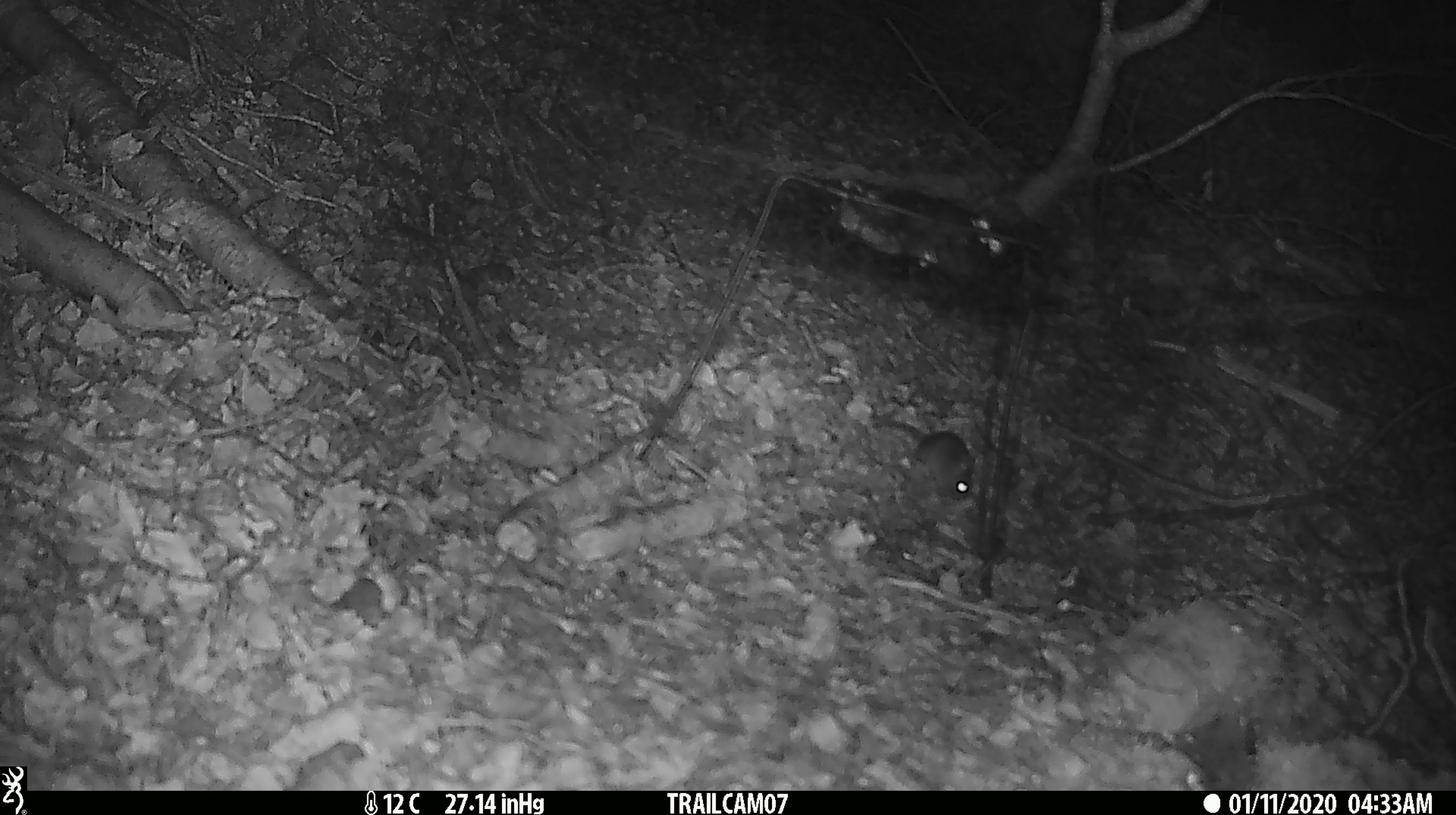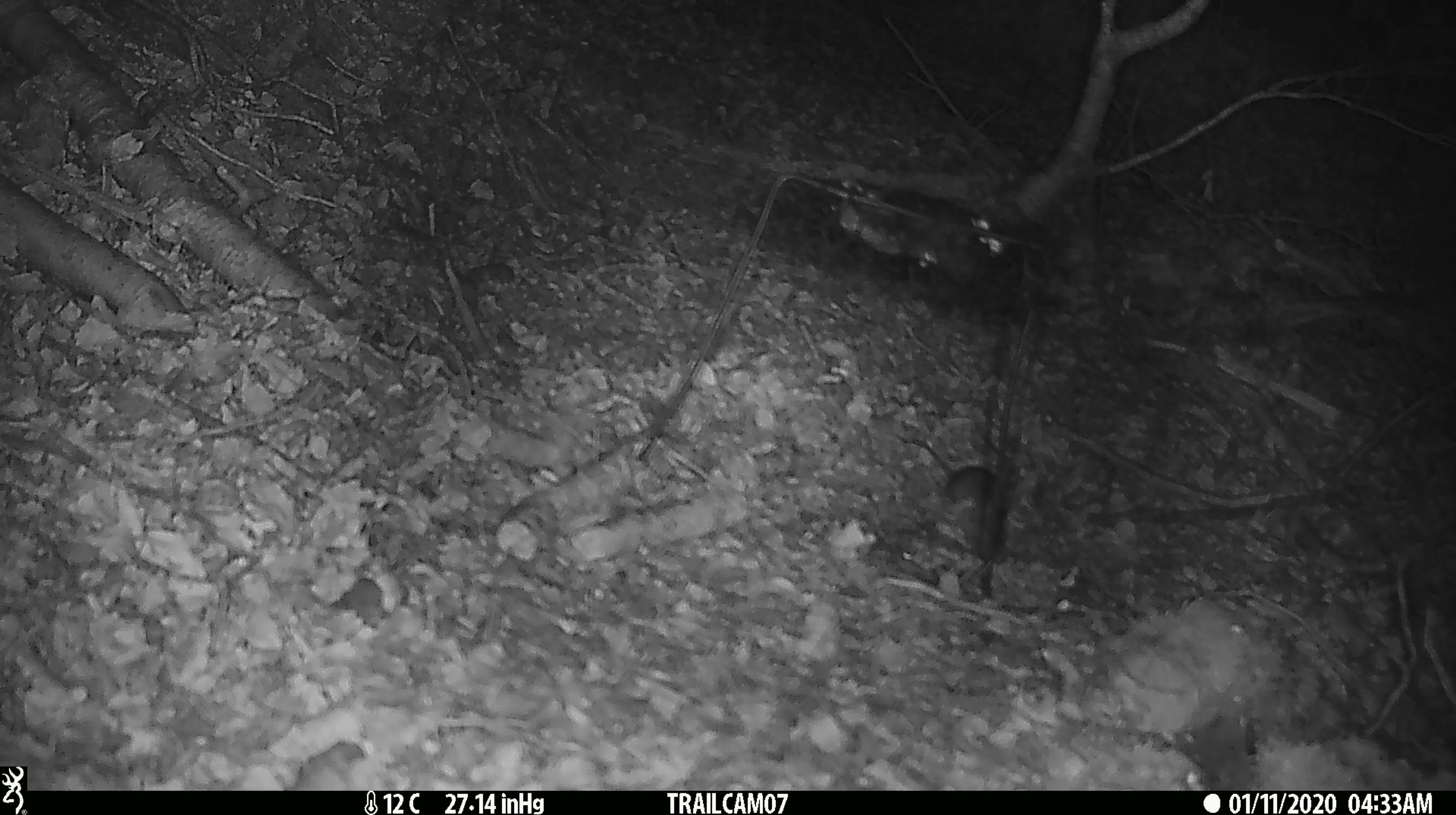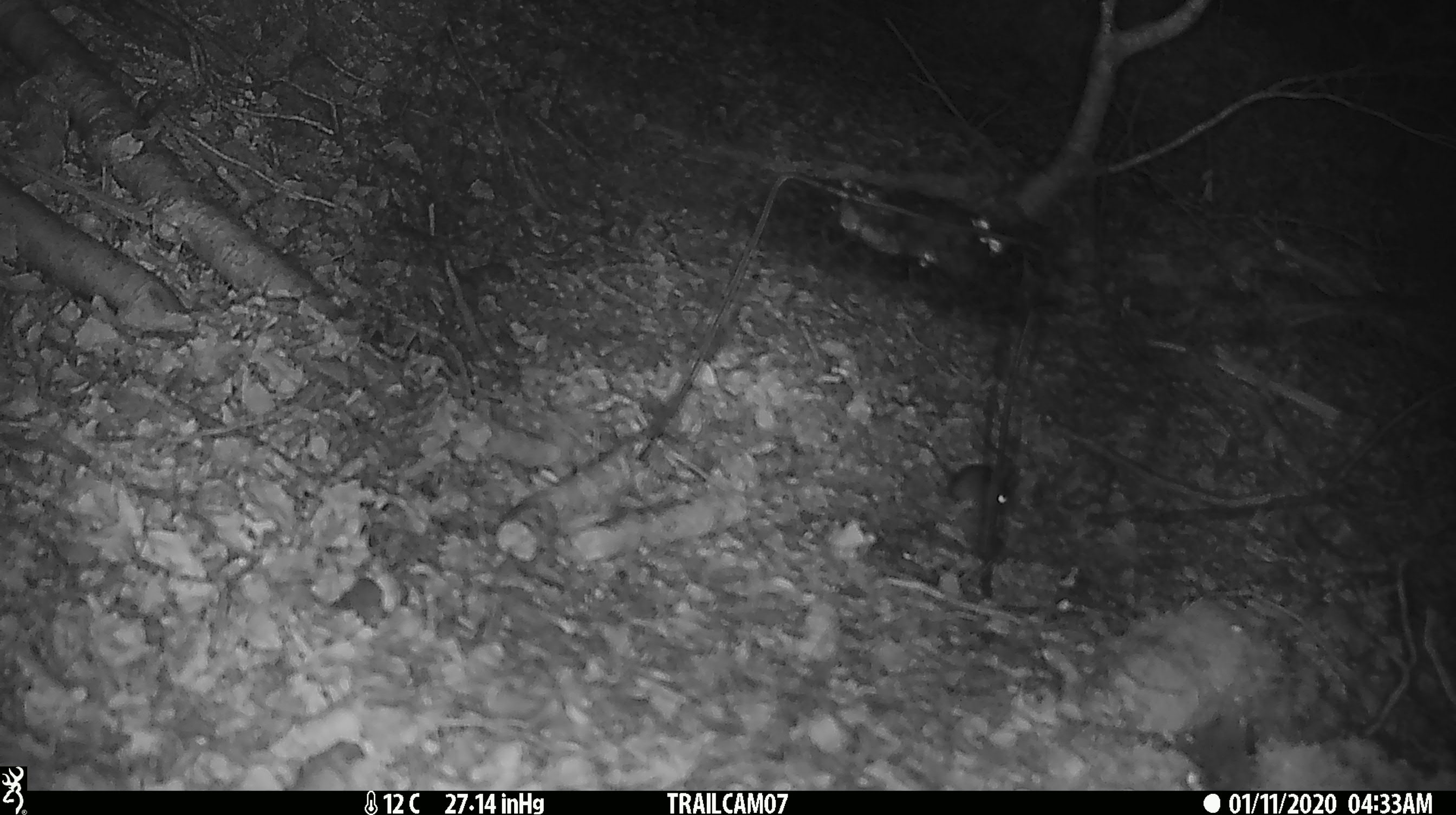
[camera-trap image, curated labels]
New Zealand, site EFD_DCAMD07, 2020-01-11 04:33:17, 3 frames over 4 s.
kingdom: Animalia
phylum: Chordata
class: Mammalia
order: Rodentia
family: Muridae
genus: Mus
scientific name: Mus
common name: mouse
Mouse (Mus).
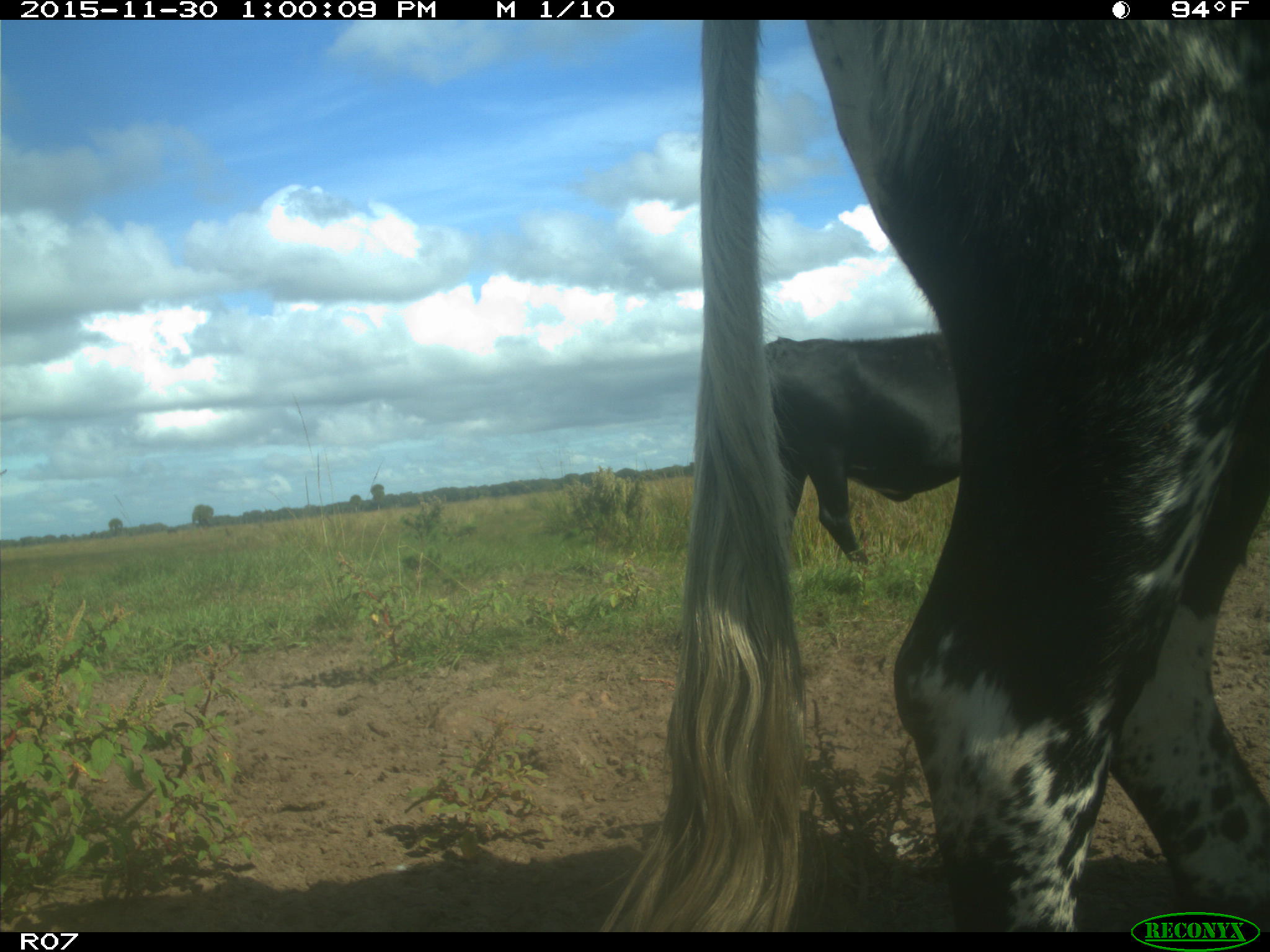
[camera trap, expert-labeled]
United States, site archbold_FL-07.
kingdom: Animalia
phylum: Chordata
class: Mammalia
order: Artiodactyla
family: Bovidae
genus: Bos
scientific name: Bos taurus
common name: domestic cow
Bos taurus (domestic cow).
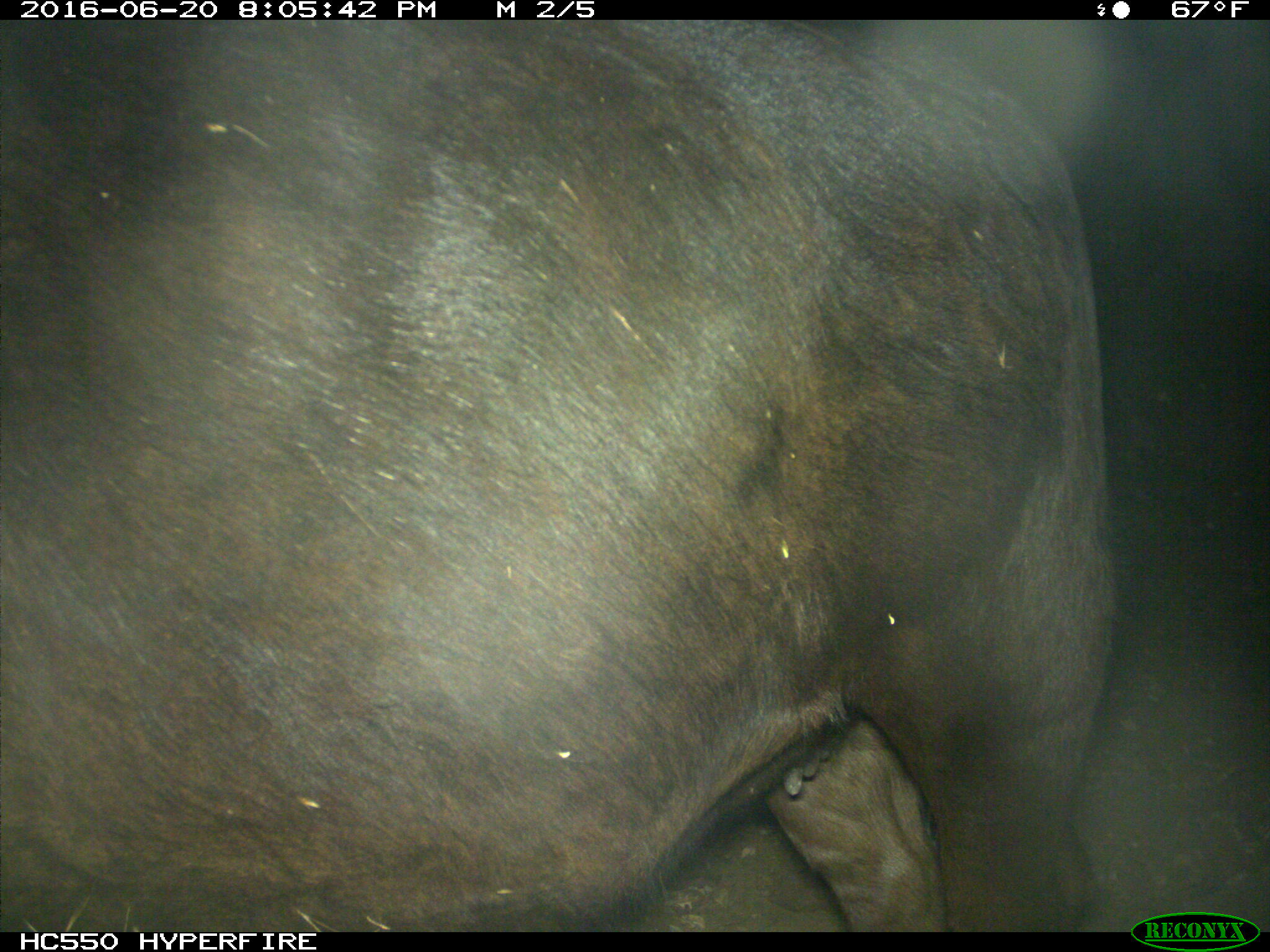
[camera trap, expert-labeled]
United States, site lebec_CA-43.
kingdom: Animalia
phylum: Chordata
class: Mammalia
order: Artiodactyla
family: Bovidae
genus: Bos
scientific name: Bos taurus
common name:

◆ Directions for this task
The records above need to be copied exactly, with the pictures left out.

◆ Written reply
[camera-trap image, curated labels]
New Zealand, site EFD_DCAMD07, 2020-01-11 04:33:17, 3 frames over 4 s.
kingdom: Animalia
phylum: Chordata
class: Mammalia
order: Rodentia
family: Muridae
genus: Mus
scientific name: Mus
common name: mouse
Mouse (Mus).
[camera trap, expert-labeled]
United States, site archbold_FL-07.
kingdom: Animalia
phylum: Chordata
class: Mammalia
order: Artiodactyla
family: Bovidae
genus: Bos
scientific name: Bos taurus
common name: domestic cow
Bos taurus (domestic cow).
[camera trap, expert-labeled]
United States, site lebec_CA-43.
kingdom: Animalia
phylum: Chordata
class: Mammalia
order: Artiodactyla
family: Bovidae
genus: Bos
scientific name: Bos taurus
common name:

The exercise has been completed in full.